I'm trying to reduce the effects of noise on the edges of the time series look-back window when running linear recursions. The "noise" I'm specifically worried about are dips and pops where, for whatever reason, a stock will temporarily have an dramatic idiosyncratic movement upwards or downwards before mean reverting.
Put another way, I think we've all experienced looking at a 3-month chart of a stock and thinking to ourselves "this has been performing pretty well!" and then look at the 1yr chart and think "no, actually this hasn't been performing well at all." Where you cut off the returns window can give wildly different impressions of a stock's performance. What I want to do is de-emphasis the data near the edges of the window, to help eliminate the effects of this "framing bias."

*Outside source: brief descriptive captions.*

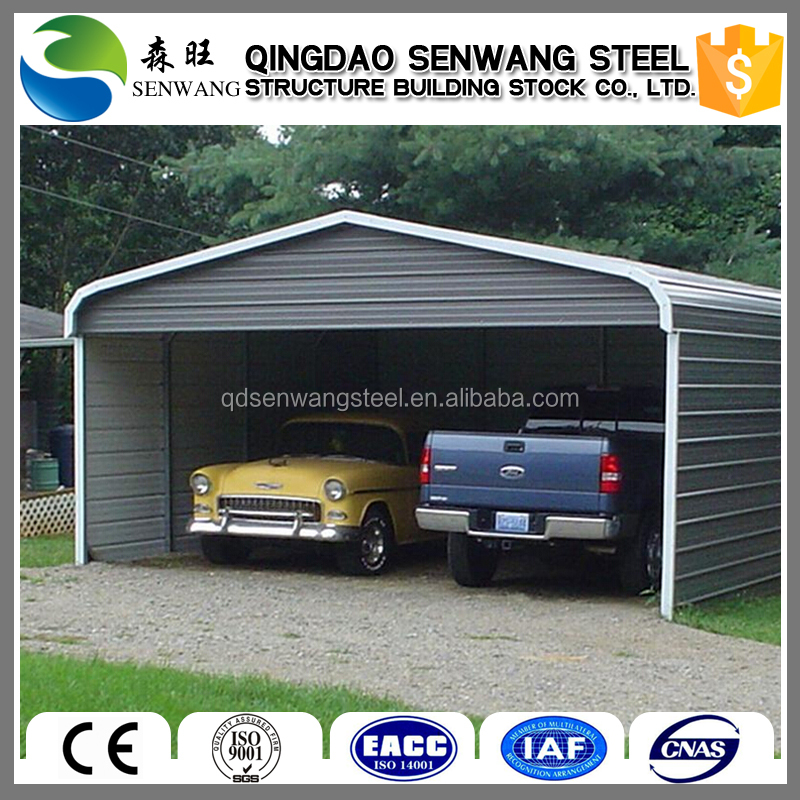 Mobile folding portable garage for two car parking buy for W garage assurance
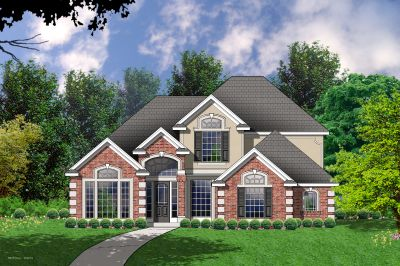 European Style House Plans Plan: 9-250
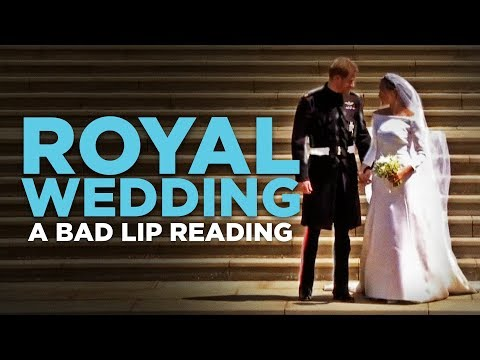 A Bad Lip Reading of Royal Wedding Will Make You Laugh Out Loud!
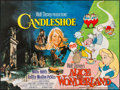 "Movie Posters:Animation, Candleshoe/Alice in Wonderland Combo & Other Lot (Walt DisneyPictures, 1978). British Quads (2) (30"" X 40""). Animation.. ...(Total: 2 Items)"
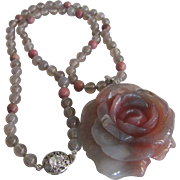 Joie de Floral Carved Agate Rose Pendant with Agate & Rhodonite beads & Rhinestones SP Claps Necklace Certified Appraisal $1385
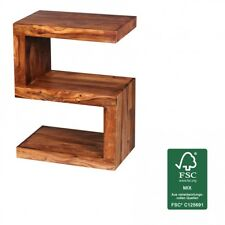 """Wohnling solid wood side table """"S"""" Cube 45 x 30 x 60cm with shelf, furniture NEW"""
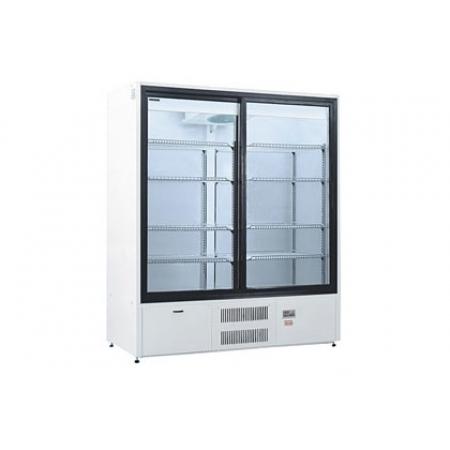 Шкаф холодильный 1000 л. Cryspi Duet G2-1,12 купе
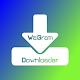 WaGram Downloader Pour PC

Also, unlike other datasets you might run a linear recursion on where values are independent of each other, for stock market returns I believe the order of the values holds significance, and so truncating the data means you've removed something meaningful to the remaining data that it was nearest to.

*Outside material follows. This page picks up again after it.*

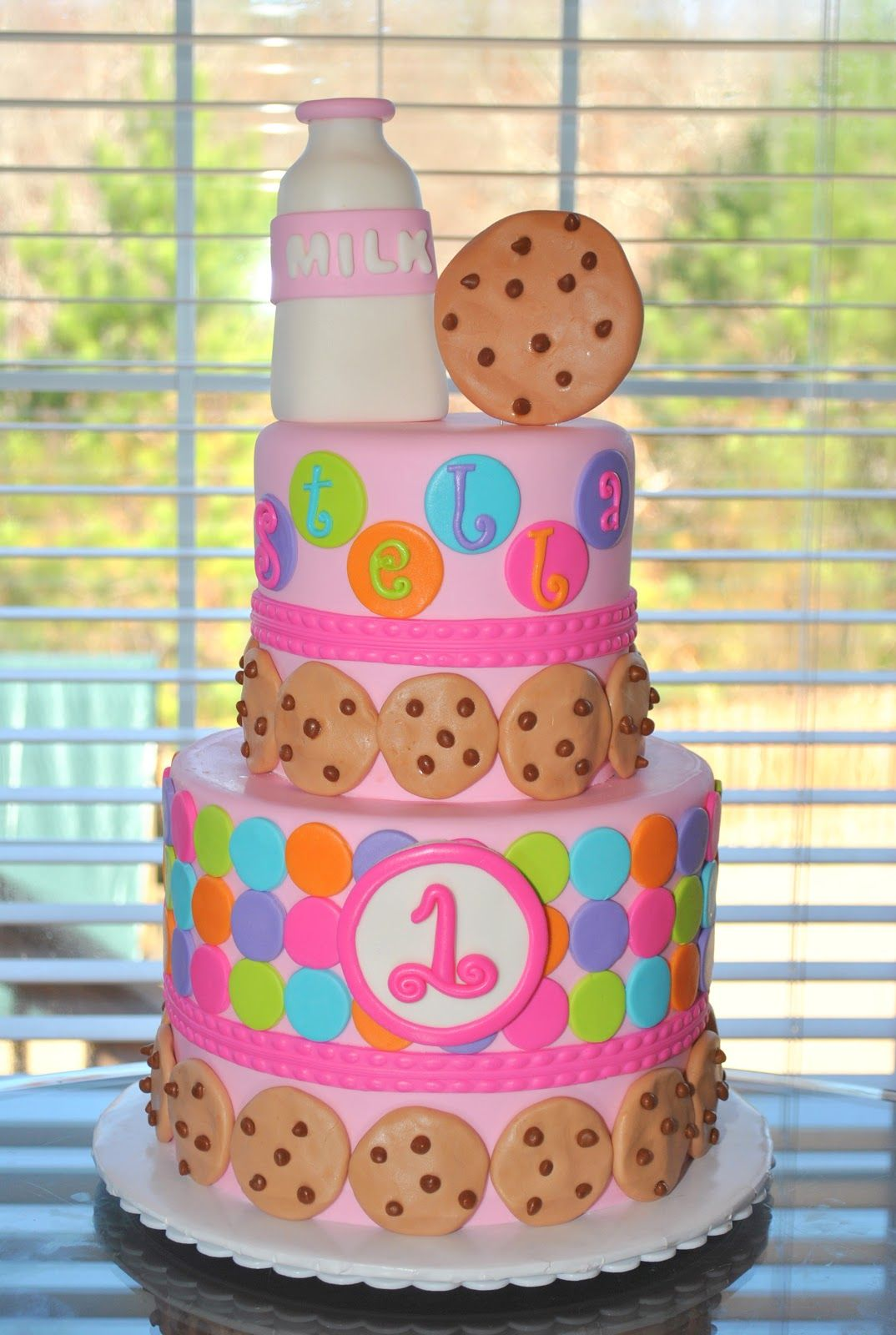 11 Year Old Birthday Cakes For Girls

Lets say for the sake of simplicity that my look-back window is 20 and my daily gains are: -0.0909, 0.1, 0, 0, 0, 0, 0, 0, 0, 0, 0, 0, 0, 0, 0, 0, 0, 0, 0, 0, 0, 0, 0, 0
So it's basically just flat, with a symmetrical "dip" at the front of the dataset. (Keep in mind these values are daily % gain, which is what you use to calculate alpha and beta.)
On the first day my data would look like this: -0.0909, 0.1, 0, 0, 0, 0, 0, 0, 0, 0, 0, 0, 0, 0, 0, 0, 0, 0, 0, 0
So it's basically flat returns.
On the second day my data would look like this: 0.1, 0, 0, 0, 0, 0, 0, 0, 0, 0, 0, 0, 0, 0, 0, 0, 0, 0, 0
Suddenly it's significant positive returns.
On the third day, my data would look like this: 0, 0, 0, 0, 0, 0, 0, 0, 0, 0, 0, 0, 0, 0, 0, 0, 0, 0, 0
So again, flat returns.
So what happened was a dip at the edge of the look-back window caused a significantly changed picture of the over-all data through time. When calculating alpha and beta for the stock, the values are going to jump around quite a bit, not due to any change in performance of the stock, rather due to the arbitrary length of my look-back window and depending on what kinds of movements are getting clipped.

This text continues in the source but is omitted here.